With a strong foundation in embedded systems, neuroscience technologies, and regulated medical software, I design and build reliable, high-performance solutions that operate where precision and safety matter most. Over the past several years, I’ve contributed to the development of medical devices ranging from non-invasive neurostimulators and EEG diagnostics systems to next-generation neural implants for Parkinson’s disease, working across firmware, desktop apps, and cloud-backed tools used in clinical and research environments.
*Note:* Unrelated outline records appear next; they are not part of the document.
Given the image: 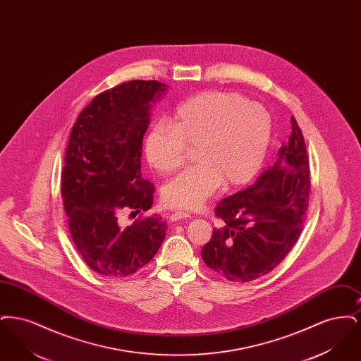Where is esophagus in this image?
I'll return each instance as SVG.
<instances>
[{"label":"esophagus","mask_w":361,"mask_h":361,"mask_svg":"<svg viewBox=\"0 0 361 361\" xmlns=\"http://www.w3.org/2000/svg\"><path fill=\"white\" fill-rule=\"evenodd\" d=\"M187 218H190V214H189V212H185V211H177V212L172 214L171 221H172V222H177V221L187 219Z\"/></svg>","instance_id":"obj_1"}]
</instances>
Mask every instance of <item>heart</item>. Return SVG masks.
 <instances>
[{"mask_svg": "<svg viewBox=\"0 0 361 361\" xmlns=\"http://www.w3.org/2000/svg\"><path fill=\"white\" fill-rule=\"evenodd\" d=\"M272 124L269 114L238 93L206 92L178 105L168 124L159 123L145 142L147 164L155 172L172 173L193 147V166L162 189L168 206L193 208L211 197L224 183H247L267 154Z\"/></svg>", "mask_w": 361, "mask_h": 361, "instance_id": "heart-1", "label": "heart"}]
</instances>
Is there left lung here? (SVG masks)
Instances as JSON below:
<instances>
[{
	"label": "left lung",
	"instance_id": "left-lung-1",
	"mask_svg": "<svg viewBox=\"0 0 361 361\" xmlns=\"http://www.w3.org/2000/svg\"><path fill=\"white\" fill-rule=\"evenodd\" d=\"M291 124L275 165L215 208L221 224L203 246L202 258L227 280L246 283L269 274L302 233L309 206V157L293 116Z\"/></svg>",
	"mask_w": 361,
	"mask_h": 361
}]
</instances>
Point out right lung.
Instances as JSON below:
<instances>
[{"instance_id": "1", "label": "right lung", "mask_w": 361, "mask_h": 361, "mask_svg": "<svg viewBox=\"0 0 361 361\" xmlns=\"http://www.w3.org/2000/svg\"><path fill=\"white\" fill-rule=\"evenodd\" d=\"M168 90L135 80L97 94L71 128L62 171L69 230L87 267L104 277L133 275L154 257L168 226L153 214L123 224L153 204L154 187L140 173L142 140L152 108Z\"/></svg>"}]
</instances>
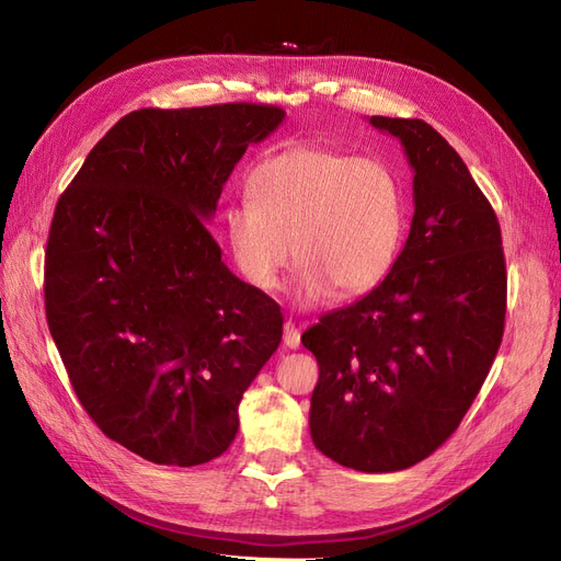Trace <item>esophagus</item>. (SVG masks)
Segmentation results:
<instances>
[{
  "label": "esophagus",
  "mask_w": 561,
  "mask_h": 561,
  "mask_svg": "<svg viewBox=\"0 0 561 561\" xmlns=\"http://www.w3.org/2000/svg\"><path fill=\"white\" fill-rule=\"evenodd\" d=\"M299 342H301L299 330L293 325L290 320H287L285 325H283V344H285L287 348H299Z\"/></svg>",
  "instance_id": "obj_1"
}]
</instances>
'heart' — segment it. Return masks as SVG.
<instances>
[{
	"instance_id": "b5f03b06",
	"label": "heart",
	"mask_w": 561,
	"mask_h": 561,
	"mask_svg": "<svg viewBox=\"0 0 561 561\" xmlns=\"http://www.w3.org/2000/svg\"><path fill=\"white\" fill-rule=\"evenodd\" d=\"M248 194L227 208L225 231L236 266L257 290H274L290 254L304 304L375 290L398 260L407 203L381 159L293 145L252 168Z\"/></svg>"
}]
</instances>
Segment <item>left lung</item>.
<instances>
[{"instance_id": "left-lung-1", "label": "left lung", "mask_w": 561, "mask_h": 561, "mask_svg": "<svg viewBox=\"0 0 561 561\" xmlns=\"http://www.w3.org/2000/svg\"><path fill=\"white\" fill-rule=\"evenodd\" d=\"M414 171V217L390 274L301 334L318 360L309 426L318 451L396 472L458 428L494 363L507 276L494 208L463 159L421 118L369 116Z\"/></svg>"}]
</instances>
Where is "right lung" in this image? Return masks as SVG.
<instances>
[{
  "label": "right lung",
  "instance_id": "right-lung-1",
  "mask_svg": "<svg viewBox=\"0 0 561 561\" xmlns=\"http://www.w3.org/2000/svg\"><path fill=\"white\" fill-rule=\"evenodd\" d=\"M283 118L252 103L130 112L56 206L50 336L98 428L151 463L225 454L280 344V307L231 274L206 222L245 149Z\"/></svg>",
  "mask_w": 561,
  "mask_h": 561
}]
</instances>
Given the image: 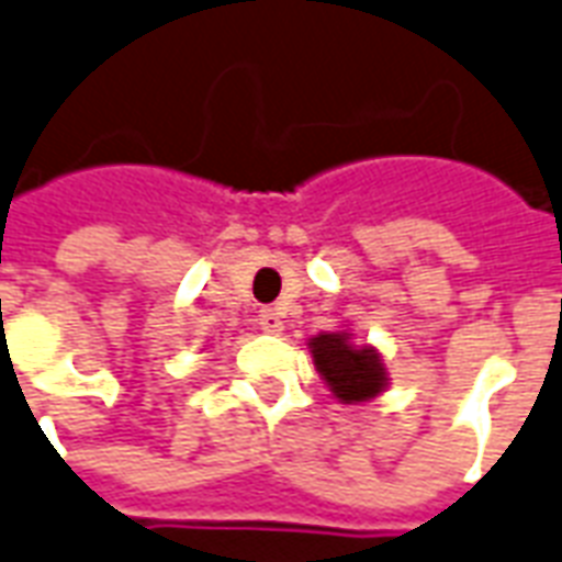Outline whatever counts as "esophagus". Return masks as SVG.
Wrapping results in <instances>:
<instances>
[{
  "label": "esophagus",
  "mask_w": 562,
  "mask_h": 562,
  "mask_svg": "<svg viewBox=\"0 0 562 562\" xmlns=\"http://www.w3.org/2000/svg\"><path fill=\"white\" fill-rule=\"evenodd\" d=\"M259 327L265 330V334H280L282 330L280 310H265V313L259 315Z\"/></svg>",
  "instance_id": "34e87169"
}]
</instances>
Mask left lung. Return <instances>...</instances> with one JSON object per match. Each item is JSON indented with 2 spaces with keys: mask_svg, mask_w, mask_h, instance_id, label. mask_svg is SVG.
<instances>
[{
  "mask_svg": "<svg viewBox=\"0 0 562 562\" xmlns=\"http://www.w3.org/2000/svg\"><path fill=\"white\" fill-rule=\"evenodd\" d=\"M315 369L342 405H360L386 390L384 360L372 345H351V334H318L310 339Z\"/></svg>",
  "mask_w": 562,
  "mask_h": 562,
  "instance_id": "1",
  "label": "left lung"
}]
</instances>
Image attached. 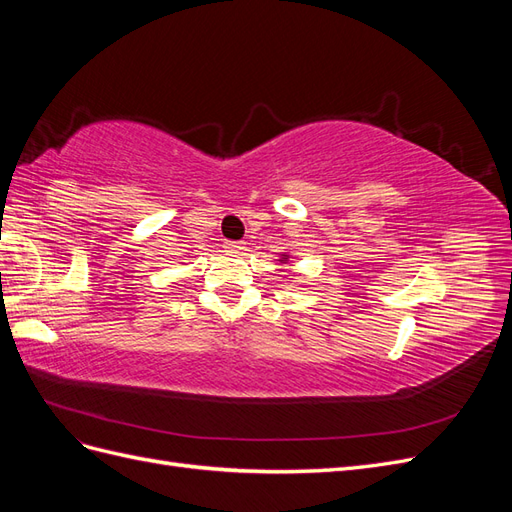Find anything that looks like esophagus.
<instances>
[{
	"instance_id": "obj_1",
	"label": "esophagus",
	"mask_w": 512,
	"mask_h": 512,
	"mask_svg": "<svg viewBox=\"0 0 512 512\" xmlns=\"http://www.w3.org/2000/svg\"><path fill=\"white\" fill-rule=\"evenodd\" d=\"M243 250H245L243 243H237V241H230V243H226V252H230V254H241Z\"/></svg>"
}]
</instances>
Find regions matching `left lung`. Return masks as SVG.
Returning <instances> with one entry per match:
<instances>
[{
    "mask_svg": "<svg viewBox=\"0 0 512 512\" xmlns=\"http://www.w3.org/2000/svg\"><path fill=\"white\" fill-rule=\"evenodd\" d=\"M290 260V254L288 252H284V254H280V265H286V262Z\"/></svg>",
    "mask_w": 512,
    "mask_h": 512,
    "instance_id": "obj_1",
    "label": "left lung"
}]
</instances>
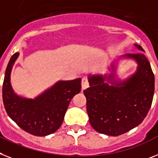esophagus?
Segmentation results:
<instances>
[{
	"label": "esophagus",
	"mask_w": 158,
	"mask_h": 158,
	"mask_svg": "<svg viewBox=\"0 0 158 158\" xmlns=\"http://www.w3.org/2000/svg\"><path fill=\"white\" fill-rule=\"evenodd\" d=\"M82 90H84L86 88L89 87V83H88V80L86 77H83V79H82Z\"/></svg>",
	"instance_id": "1"
}]
</instances>
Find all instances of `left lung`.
<instances>
[{
  "instance_id": "1",
  "label": "left lung",
  "mask_w": 158,
  "mask_h": 158,
  "mask_svg": "<svg viewBox=\"0 0 158 158\" xmlns=\"http://www.w3.org/2000/svg\"><path fill=\"white\" fill-rule=\"evenodd\" d=\"M127 54L121 59H130L137 63L134 74L120 80L116 76V65L108 67L105 75H89V86L83 91L87 111L92 128L99 133L116 136L124 134L141 123L147 116L154 94V75L144 50ZM117 61V60H116Z\"/></svg>"
}]
</instances>
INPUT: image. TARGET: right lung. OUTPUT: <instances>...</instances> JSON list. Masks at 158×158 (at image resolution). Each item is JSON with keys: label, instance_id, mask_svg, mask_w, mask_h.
<instances>
[{"label": "right lung", "instance_id": "add662e5", "mask_svg": "<svg viewBox=\"0 0 158 158\" xmlns=\"http://www.w3.org/2000/svg\"><path fill=\"white\" fill-rule=\"evenodd\" d=\"M18 56L17 52L11 57L5 71L2 97L6 112L30 134H52L60 128L72 98L81 91V79L59 80L34 99L22 97L14 92L10 82L12 69Z\"/></svg>", "mask_w": 158, "mask_h": 158}]
</instances>
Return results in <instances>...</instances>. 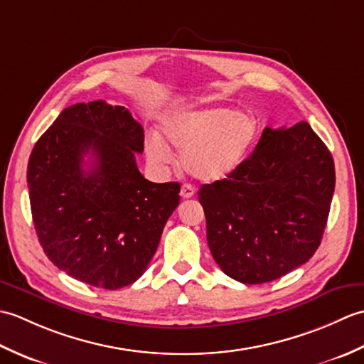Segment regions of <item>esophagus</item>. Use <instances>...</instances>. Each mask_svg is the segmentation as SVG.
<instances>
[{
    "label": "esophagus",
    "instance_id": "obj_1",
    "mask_svg": "<svg viewBox=\"0 0 364 364\" xmlns=\"http://www.w3.org/2000/svg\"><path fill=\"white\" fill-rule=\"evenodd\" d=\"M180 194H181L183 198H191V197H194L196 189H194V186H192V184H184V186L181 188Z\"/></svg>",
    "mask_w": 364,
    "mask_h": 364
}]
</instances>
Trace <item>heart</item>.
<instances>
[{
  "instance_id": "heart-1",
  "label": "heart",
  "mask_w": 364,
  "mask_h": 364,
  "mask_svg": "<svg viewBox=\"0 0 364 364\" xmlns=\"http://www.w3.org/2000/svg\"><path fill=\"white\" fill-rule=\"evenodd\" d=\"M162 134L180 150L183 168L202 183L227 180L245 162L258 136L253 115L230 107H203L175 114L162 123ZM151 164L167 167L173 153L161 137L145 144Z\"/></svg>"
}]
</instances>
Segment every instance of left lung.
Masks as SVG:
<instances>
[{
	"instance_id": "left-lung-1",
	"label": "left lung",
	"mask_w": 364,
	"mask_h": 364,
	"mask_svg": "<svg viewBox=\"0 0 364 364\" xmlns=\"http://www.w3.org/2000/svg\"><path fill=\"white\" fill-rule=\"evenodd\" d=\"M333 191V158L306 122L264 128L241 168L198 191L214 261L245 284L289 274L318 250Z\"/></svg>"
}]
</instances>
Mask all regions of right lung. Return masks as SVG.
I'll return each instance as SVG.
<instances>
[{
  "label": "right lung",
  "mask_w": 364,
  "mask_h": 364,
  "mask_svg": "<svg viewBox=\"0 0 364 364\" xmlns=\"http://www.w3.org/2000/svg\"><path fill=\"white\" fill-rule=\"evenodd\" d=\"M144 128L103 100L65 107L36 142L28 188L38 242L54 266L82 283L119 289L158 249L180 183H151L136 164ZM95 156L83 167V156Z\"/></svg>",
  "instance_id": "right-lung-1"
}]
</instances>
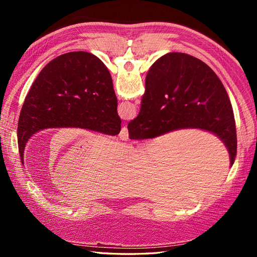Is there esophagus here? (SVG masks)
I'll return each mask as SVG.
<instances>
[{
	"instance_id": "esophagus-1",
	"label": "esophagus",
	"mask_w": 257,
	"mask_h": 257,
	"mask_svg": "<svg viewBox=\"0 0 257 257\" xmlns=\"http://www.w3.org/2000/svg\"><path fill=\"white\" fill-rule=\"evenodd\" d=\"M119 139H120V141H123V142H125L128 139V132H127V128L125 126H123L121 128V132L119 133Z\"/></svg>"
}]
</instances>
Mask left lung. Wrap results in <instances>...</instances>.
<instances>
[{
    "instance_id": "left-lung-1",
    "label": "left lung",
    "mask_w": 257,
    "mask_h": 257,
    "mask_svg": "<svg viewBox=\"0 0 257 257\" xmlns=\"http://www.w3.org/2000/svg\"><path fill=\"white\" fill-rule=\"evenodd\" d=\"M109 71L94 54L64 53L46 65L21 108L18 148L21 162L31 136L46 128L78 127L115 136L121 119Z\"/></svg>"
}]
</instances>
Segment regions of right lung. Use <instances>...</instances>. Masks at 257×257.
<instances>
[{
	"mask_svg": "<svg viewBox=\"0 0 257 257\" xmlns=\"http://www.w3.org/2000/svg\"><path fill=\"white\" fill-rule=\"evenodd\" d=\"M127 128L131 139L204 130L226 146L230 166L235 162L237 134L227 92L212 69L190 54L170 52L154 62L146 77L141 111Z\"/></svg>",
	"mask_w": 257,
	"mask_h": 257,
	"instance_id": "add662e5",
	"label": "right lung"
}]
</instances>
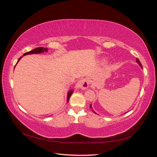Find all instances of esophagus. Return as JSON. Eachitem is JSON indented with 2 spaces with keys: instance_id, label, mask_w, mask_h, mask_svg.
<instances>
[{
  "instance_id": "obj_1",
  "label": "esophagus",
  "mask_w": 157,
  "mask_h": 157,
  "mask_svg": "<svg viewBox=\"0 0 157 157\" xmlns=\"http://www.w3.org/2000/svg\"><path fill=\"white\" fill-rule=\"evenodd\" d=\"M89 86V81L88 78H82L81 80H78L77 83L76 84V88L77 89H82V90H86Z\"/></svg>"
}]
</instances>
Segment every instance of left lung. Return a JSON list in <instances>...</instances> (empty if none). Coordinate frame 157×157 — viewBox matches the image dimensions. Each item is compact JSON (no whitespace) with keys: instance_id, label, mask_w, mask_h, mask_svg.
<instances>
[{"instance_id":"obj_1","label":"left lung","mask_w":157,"mask_h":157,"mask_svg":"<svg viewBox=\"0 0 157 157\" xmlns=\"http://www.w3.org/2000/svg\"><path fill=\"white\" fill-rule=\"evenodd\" d=\"M136 62H137V63H138V65H140V67H141V68H143V67H142V65H141V62H140V60H139V59H137H137H136ZM90 109H92V111H93V112H94V113H96V114H97V113H96V112H95V111H94V110H93V109H92V105H90Z\"/></svg>"}]
</instances>
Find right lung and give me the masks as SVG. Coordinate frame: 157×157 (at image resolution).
Returning <instances> with one entry per match:
<instances>
[{
	"label": "right lung",
	"mask_w": 157,
	"mask_h": 157,
	"mask_svg": "<svg viewBox=\"0 0 157 157\" xmlns=\"http://www.w3.org/2000/svg\"><path fill=\"white\" fill-rule=\"evenodd\" d=\"M44 52H48V48H42V47H39V48H35L34 50H32L30 51V52H26V53H25L24 54H23V56H26V55H29V54H40V53H43ZM21 58H22V57H20V58H19L18 61L21 59ZM18 61L17 62V63H18ZM17 63H16V64H17ZM14 68H15V67H14ZM73 92V90H69V91L68 92V93H67V103L69 102V98H70L71 95H72Z\"/></svg>",
	"instance_id": "1"
}]
</instances>
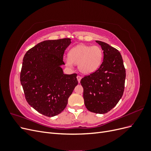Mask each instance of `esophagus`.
<instances>
[{"label":"esophagus","mask_w":151,"mask_h":151,"mask_svg":"<svg viewBox=\"0 0 151 151\" xmlns=\"http://www.w3.org/2000/svg\"><path fill=\"white\" fill-rule=\"evenodd\" d=\"M77 81H78V83H80V81H81V76H77Z\"/></svg>","instance_id":"esophagus-1"}]
</instances>
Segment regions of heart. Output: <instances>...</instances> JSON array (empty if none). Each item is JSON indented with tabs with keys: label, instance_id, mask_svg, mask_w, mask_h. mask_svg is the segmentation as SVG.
Wrapping results in <instances>:
<instances>
[{
	"label": "heart",
	"instance_id": "b5f03b06",
	"mask_svg": "<svg viewBox=\"0 0 151 151\" xmlns=\"http://www.w3.org/2000/svg\"><path fill=\"white\" fill-rule=\"evenodd\" d=\"M102 49L99 46L79 45L72 48L66 59V64L72 67L78 65L79 70L84 74H89L96 70L103 59Z\"/></svg>",
	"mask_w": 151,
	"mask_h": 151
}]
</instances>
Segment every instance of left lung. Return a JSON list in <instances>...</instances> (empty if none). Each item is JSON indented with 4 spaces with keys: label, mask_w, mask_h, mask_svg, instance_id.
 <instances>
[{
    "label": "left lung",
    "mask_w": 151,
    "mask_h": 151,
    "mask_svg": "<svg viewBox=\"0 0 151 151\" xmlns=\"http://www.w3.org/2000/svg\"><path fill=\"white\" fill-rule=\"evenodd\" d=\"M103 50V62L98 70L81 80L86 108L95 113H108L122 98L125 89V68L120 52L96 41Z\"/></svg>",
    "instance_id": "obj_1"
}]
</instances>
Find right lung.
<instances>
[{
    "label": "right lung",
    "mask_w": 151,
    "mask_h": 151,
    "mask_svg": "<svg viewBox=\"0 0 151 151\" xmlns=\"http://www.w3.org/2000/svg\"><path fill=\"white\" fill-rule=\"evenodd\" d=\"M71 43L70 38L46 40L24 55L20 74L21 84L27 102L48 117L60 114L78 84L77 74H64L60 65Z\"/></svg>",
    "instance_id": "1"
}]
</instances>
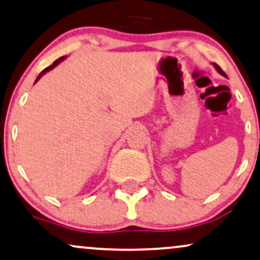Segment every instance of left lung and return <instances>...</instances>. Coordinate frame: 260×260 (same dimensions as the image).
<instances>
[{
  "label": "left lung",
  "mask_w": 260,
  "mask_h": 260,
  "mask_svg": "<svg viewBox=\"0 0 260 260\" xmlns=\"http://www.w3.org/2000/svg\"><path fill=\"white\" fill-rule=\"evenodd\" d=\"M212 65H213V67H214V69H215V70H217V71H218V73H219V74L221 75V76H225V77H226V74H225V73H224V71H223V70H221V69H220V67H219V65H217V64H215V62H212Z\"/></svg>",
  "instance_id": "1"
}]
</instances>
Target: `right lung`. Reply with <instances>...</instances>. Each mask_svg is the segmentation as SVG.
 <instances>
[{"label":"right lung","mask_w":260,"mask_h":260,"mask_svg":"<svg viewBox=\"0 0 260 260\" xmlns=\"http://www.w3.org/2000/svg\"><path fill=\"white\" fill-rule=\"evenodd\" d=\"M65 58H67V57H61V58H59V59H57V60H55L54 62H53V64H52V65H49V67H48V68H46V69H45V70H42V71H41V73H40V75H39V76H37V77H36V80H35V83L37 82V81H39V80L41 79V77H42V76H43V75H45V74H47V73H48V71H51V70H53V69H54L55 67H57V65H59V64H60V62H61L62 60H65ZM35 83H34V84H35Z\"/></svg>","instance_id":"obj_1"}]
</instances>
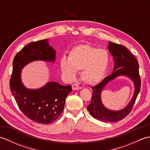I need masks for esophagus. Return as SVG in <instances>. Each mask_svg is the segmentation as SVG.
<instances>
[{"instance_id":"obj_1","label":"esophagus","mask_w":150,"mask_h":150,"mask_svg":"<svg viewBox=\"0 0 150 150\" xmlns=\"http://www.w3.org/2000/svg\"><path fill=\"white\" fill-rule=\"evenodd\" d=\"M82 88L81 86H79L77 84H73L72 85V89L73 90H81Z\"/></svg>"}]
</instances>
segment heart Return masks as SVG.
Listing matches in <instances>:
<instances>
[{
    "mask_svg": "<svg viewBox=\"0 0 150 150\" xmlns=\"http://www.w3.org/2000/svg\"><path fill=\"white\" fill-rule=\"evenodd\" d=\"M110 56L108 51L90 44H81L70 51L68 59L60 60V68L70 80L81 71V79L86 84L93 85L99 82L109 67Z\"/></svg>",
    "mask_w": 150,
    "mask_h": 150,
    "instance_id": "1",
    "label": "heart"
}]
</instances>
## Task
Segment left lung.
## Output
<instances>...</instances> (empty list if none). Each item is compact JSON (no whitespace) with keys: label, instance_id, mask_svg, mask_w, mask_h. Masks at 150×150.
<instances>
[{"label":"left lung","instance_id":"left-lung-1","mask_svg":"<svg viewBox=\"0 0 150 150\" xmlns=\"http://www.w3.org/2000/svg\"><path fill=\"white\" fill-rule=\"evenodd\" d=\"M108 49L115 61L113 71L105 77L99 84L91 88L93 90L91 100L87 108L89 112L95 119L104 122H117L124 119L131 112L141 90V81L137 60L125 46L110 42ZM119 75L128 76L133 81L135 85L134 95L125 108L120 111H111L103 106L101 102L100 93L108 82Z\"/></svg>","mask_w":150,"mask_h":150}]
</instances>
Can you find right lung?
<instances>
[{
  "mask_svg": "<svg viewBox=\"0 0 150 150\" xmlns=\"http://www.w3.org/2000/svg\"><path fill=\"white\" fill-rule=\"evenodd\" d=\"M47 40L31 42L16 54L9 81L12 95L22 112L34 122L46 124L53 122L61 115L66 98L72 91L71 86L51 82L39 90H28L22 84L21 71L33 60H55V51L49 46Z\"/></svg>",
  "mask_w": 150,
  "mask_h": 150,
  "instance_id": "right-lung-1",
  "label": "right lung"
}]
</instances>
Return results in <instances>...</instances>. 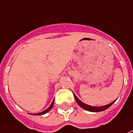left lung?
Instances as JSON below:
<instances>
[{
    "label": "left lung",
    "instance_id": "1",
    "mask_svg": "<svg viewBox=\"0 0 133 133\" xmlns=\"http://www.w3.org/2000/svg\"><path fill=\"white\" fill-rule=\"evenodd\" d=\"M73 95H74V97H75V99L76 100V102H77V103L81 106V107H82L83 109H86L87 111H89V112H98L104 111V110H105V109H107V108H109V107L115 102H115H112V103H110V104H109L105 106H102V107H93V106H90L88 105V104H84L83 102H82L81 101H80L79 99H78V97H77L74 94H73Z\"/></svg>",
    "mask_w": 133,
    "mask_h": 133
}]
</instances>
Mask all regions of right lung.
<instances>
[{
	"instance_id": "add662e5",
	"label": "right lung",
	"mask_w": 133,
	"mask_h": 133,
	"mask_svg": "<svg viewBox=\"0 0 133 133\" xmlns=\"http://www.w3.org/2000/svg\"><path fill=\"white\" fill-rule=\"evenodd\" d=\"M53 104H54V101L52 102V104H50V106L48 107V108L47 109H45L44 111H43V112H39V113H37V114H34V115H44V114H46L47 112H48L52 108V107H53Z\"/></svg>"
}]
</instances>
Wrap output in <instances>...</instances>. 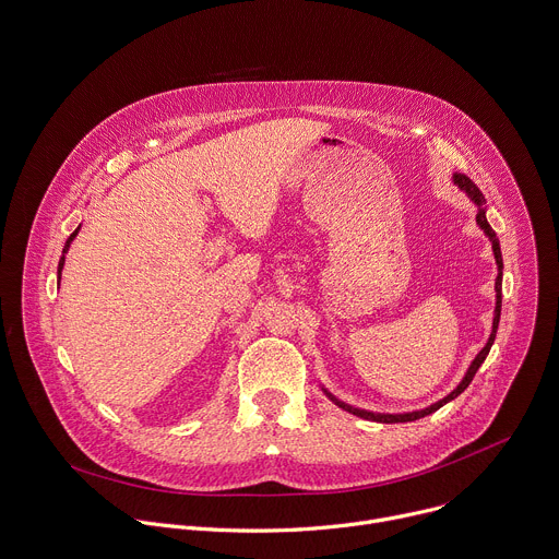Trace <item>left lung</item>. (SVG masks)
I'll use <instances>...</instances> for the list:
<instances>
[{
	"mask_svg": "<svg viewBox=\"0 0 559 559\" xmlns=\"http://www.w3.org/2000/svg\"><path fill=\"white\" fill-rule=\"evenodd\" d=\"M451 181H453V186H455L460 192H464V194L468 197V201L477 207L475 223L480 225V229L485 231V236H487L489 241H491V250H493L496 265H498V276H496V307H493V325H491L489 341H487V345H485L480 352H477V356L471 360V365H468L466 373L462 376V380L457 382V386H455V389H451L444 397H440L438 403H433V405H429V407H425V409L403 412V414H380V412H367V409H360V407H354V405H349V403L341 401L338 395H334L325 384H321L323 393L330 397V401H332L336 407H341V409H345V412H349V414H354V416H358V418H362V420H371V423H386V425H391V423H414V420H420V418H425V416H429V414L438 412L440 407H444L447 403H451L453 397H457V395H460V393L471 384V380H473L475 371L480 369V365L487 360V356H489V352H491V345H493V341H496L498 325H500V309H502V267H504V265H502L500 241H498V236H496L493 227H491V225H489V221H487V199L483 197V192L477 190V186H475L466 175H453V177H451Z\"/></svg>",
	"mask_w": 559,
	"mask_h": 559,
	"instance_id": "8db88e82",
	"label": "left lung"
}]
</instances>
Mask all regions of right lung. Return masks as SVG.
<instances>
[{
    "instance_id": "right-lung-1",
    "label": "right lung",
    "mask_w": 559,
    "mask_h": 559,
    "mask_svg": "<svg viewBox=\"0 0 559 559\" xmlns=\"http://www.w3.org/2000/svg\"><path fill=\"white\" fill-rule=\"evenodd\" d=\"M79 229H82V223H79V227L68 236V241H66V246H63V252H61V259H59V267H57V283L61 281V270H63V263H66V254H68V250H70V246H72V241H74V236L79 234Z\"/></svg>"
}]
</instances>
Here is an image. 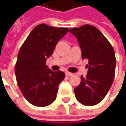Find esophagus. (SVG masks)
<instances>
[{
    "label": "esophagus",
    "mask_w": 126,
    "mask_h": 126,
    "mask_svg": "<svg viewBox=\"0 0 126 126\" xmlns=\"http://www.w3.org/2000/svg\"><path fill=\"white\" fill-rule=\"evenodd\" d=\"M65 74H66V76H72V73H71V72H65Z\"/></svg>",
    "instance_id": "obj_1"
}]
</instances>
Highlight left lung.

My experience spans low-level ARM Cortex-M firmware, real-time systems, BLE communication stacks, ASIC interfaces, and Qt/C++ desktop applications, as well as the end-to-end ownership of technical documentation aligned with IEC 62304, ISO 14971, and FDA recommendations. I’ve led major software releases, improved algorithms for processing large electrophysiological datasets, optimized low-power architectures, and designed interfaces for breakthrough-designated neuromodulation devices.
Beyond engineering, I regularly act as a bridge between teams — serving as Scrum Master, coordinating development efforts across groups of 5–10 engineers, and supporting international clinical studies by building tools for treatment randomization, patient data management, and EEG/ExG acquisition.
I hold an MS in Artificial Intelligence (Distinction) from the University of London, where I specialized in data science and deep learning applied to archaeology. My career is driven by a simple through-line: building systems that combine rigor, clarity, and long-term reliability, whether in embedded medical devices, desktop software, or multidisciplinary research collaborations.
This blog is where I write about embedded engineering, medical device development, applied AI, system architecture, tools, and the hard-earned lessons from shipping software in regulated, safety-critical domains.